The voice is ever-so-slightly guttural, in a sexy sort of way. The rolled r’s trip off the tongue like everyday French. The melodies lie somewhere between the boulevard, the variety show and the smoky allure of cabaret.

The genre is known as “chanson” – the French word for ballad or music-hall song, although “song” is too general a description for the titles Anne-Sofie von Otter has added to her repertoire in recent months. The Swedish mezzo-soprano, renowned for her exquisite vocal deportment in Bach, Berlioz, Mozart and Mahler, is showing her adventurous side. After 30 years at the top of her profession, she has started singing “Parlez-moi d’amour”, “A Paris” and “Padam Padam” – mid-20th century chansons made famous by Yves Montand, Edith Piaf and others, and now recognised as timeless.

For most classical singers this would be risky, not to say foolhardy, but few have von Otter’s language skills, stylistic versatility and spirit of musical inquiry. Over the past 15 years she has proved a dab hand at switching genres, without making it look like crossover. In a string of offbeat projects she has collaborated with singer-songwriter Elvis Costello, Abba’s Benny Andersson, American jazz pianist Brad Mehldau– and even survivors of Theresienstadt, the Czech concentration camp out of which came a rich repertoire of art songs, cabaret songs and lullabies. The results have never been less than engaging.

Excerpts of spatial question data:

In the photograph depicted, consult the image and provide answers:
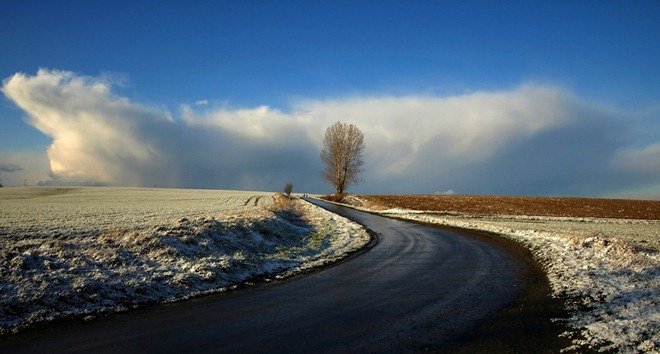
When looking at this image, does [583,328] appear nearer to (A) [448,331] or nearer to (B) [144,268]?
(A) [448,331]

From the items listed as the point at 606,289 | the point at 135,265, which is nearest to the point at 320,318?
the point at 135,265

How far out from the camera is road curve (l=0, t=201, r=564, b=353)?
7.81 meters

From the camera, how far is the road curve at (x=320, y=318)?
781cm

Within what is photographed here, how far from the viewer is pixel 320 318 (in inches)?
368

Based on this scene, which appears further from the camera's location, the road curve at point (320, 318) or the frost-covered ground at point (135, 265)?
the frost-covered ground at point (135, 265)

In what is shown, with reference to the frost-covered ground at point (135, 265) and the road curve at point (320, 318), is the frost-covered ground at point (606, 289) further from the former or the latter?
the frost-covered ground at point (135, 265)

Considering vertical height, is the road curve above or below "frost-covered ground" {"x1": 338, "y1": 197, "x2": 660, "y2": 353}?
below

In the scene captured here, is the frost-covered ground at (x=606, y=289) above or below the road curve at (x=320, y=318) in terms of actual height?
above

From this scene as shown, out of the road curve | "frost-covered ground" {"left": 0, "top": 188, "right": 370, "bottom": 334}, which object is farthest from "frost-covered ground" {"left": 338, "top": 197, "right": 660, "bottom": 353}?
"frost-covered ground" {"left": 0, "top": 188, "right": 370, "bottom": 334}

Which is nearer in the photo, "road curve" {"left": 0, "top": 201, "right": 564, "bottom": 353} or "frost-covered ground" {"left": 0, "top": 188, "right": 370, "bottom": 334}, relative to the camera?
"road curve" {"left": 0, "top": 201, "right": 564, "bottom": 353}

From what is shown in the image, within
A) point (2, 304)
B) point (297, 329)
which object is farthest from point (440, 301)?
point (2, 304)

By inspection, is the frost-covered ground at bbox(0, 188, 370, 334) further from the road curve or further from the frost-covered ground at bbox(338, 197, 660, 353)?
the frost-covered ground at bbox(338, 197, 660, 353)

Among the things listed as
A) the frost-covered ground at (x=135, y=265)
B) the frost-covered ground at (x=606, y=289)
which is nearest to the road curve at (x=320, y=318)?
the frost-covered ground at (x=135, y=265)

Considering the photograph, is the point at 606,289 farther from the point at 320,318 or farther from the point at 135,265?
the point at 135,265
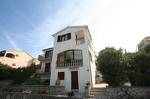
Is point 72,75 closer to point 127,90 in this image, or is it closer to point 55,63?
point 55,63

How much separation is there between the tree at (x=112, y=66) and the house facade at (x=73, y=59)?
5.68 metres

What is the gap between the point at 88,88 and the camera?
1585 cm

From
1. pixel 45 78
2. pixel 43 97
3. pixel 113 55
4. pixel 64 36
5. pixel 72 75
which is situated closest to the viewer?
pixel 43 97

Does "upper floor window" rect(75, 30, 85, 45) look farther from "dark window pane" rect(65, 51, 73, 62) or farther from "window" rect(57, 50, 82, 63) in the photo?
"dark window pane" rect(65, 51, 73, 62)

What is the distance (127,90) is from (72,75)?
1016 cm

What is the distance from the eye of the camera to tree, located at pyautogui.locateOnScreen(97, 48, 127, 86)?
13.6 metres

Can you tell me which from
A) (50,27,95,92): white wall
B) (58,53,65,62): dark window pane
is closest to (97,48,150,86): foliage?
(50,27,95,92): white wall

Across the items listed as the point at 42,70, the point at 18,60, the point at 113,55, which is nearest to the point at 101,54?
the point at 113,55

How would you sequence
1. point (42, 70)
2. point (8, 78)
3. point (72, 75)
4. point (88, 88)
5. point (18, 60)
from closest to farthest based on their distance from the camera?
point (88, 88)
point (72, 75)
point (8, 78)
point (42, 70)
point (18, 60)

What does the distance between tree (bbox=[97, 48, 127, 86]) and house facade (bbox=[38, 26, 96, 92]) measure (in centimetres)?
568

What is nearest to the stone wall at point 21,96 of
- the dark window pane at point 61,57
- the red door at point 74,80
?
the red door at point 74,80

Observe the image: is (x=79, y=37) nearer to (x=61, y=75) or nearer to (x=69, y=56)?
(x=69, y=56)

◆ To be done
**1)** According to the piece on Anne-Sofie von Otter's turn to chanson, how many years has she spent at the top of her profession?
**2)** Continue the piece on Anne-Sofie von Otter's turn to chanson from where it stops.

◆ Written answers
**1)** 30 years.

**2)**
Now it’s the turn of Douce France (Sweet France) – the Charles Trenet song that gives its name to von Otter’s new double-album of chansons and art songs, extracts of which she will perform at solo concerts this month in Paris, London, Amsterdam, Venice and Lyon. “I enjoy singing chansons: they seem to suit me, and people react positively,” she says, dispensing tea and cake in the kitchen of her homey Stockholm apartment.

“I like repertoire that’s non-classical, because you can do other things with your voice. I feel I can be creative. With classical, everything is written out. With chansons, you have a lot more freedom.”

Von Otter, 58, the daughter of a Swedish diplomat, has been familiar with the idiom since adolescence. Her parents had LPs of Montand and Piaf, and packed her off at 18 to the south of France to learn the language. “There has never been a time when I have not sung that repertoire,” she chuckles, recalling early boyfriend experiences in Montpellier and Aix-en-Provence.

But it’s not enough just to “enjoy” chansons or savour their romantic sentiments. They need to sound authentic: a challenge that goes beyond pronunciation. Acquiring the unwritten nuances took time and effort, she says.

“When you watch films of Montand, you can see he was an overall artist, so natural compared to American crooners. The great chanson singers sang in everyday French, pulling the words together, sometimes not pronouncing certain syllables. It can be quite hard to decipher. “A Paris” [a Montand classic] has so much text – I had to sing it over and over again to get my tongue around the words. “Boum!” [a Trenet song] took me years. You need to ‘chatter’ the lines.”

Judging by these and other tracks on Douce France, von Otter wears her hard work lightly. But that has always been the case, ever since she graduated from London’s Guildhall School in 1982 and joined the opera ensemble of the Basel municipal theatre in Switzerland, where I first heard her as Hänsel (Hänsel und Gretel), Clairon (Capriccio) and Alcina (Orlando Paladino). Tall but down to earth, von Otter went on to conquer Covent Garden, the Met and Salzburg. She has achieved just about every goal, and sung most roles, that a mezzo could desire. Married to theatre director Benny Fredriksson, she also mothered two boys, now in their twenties.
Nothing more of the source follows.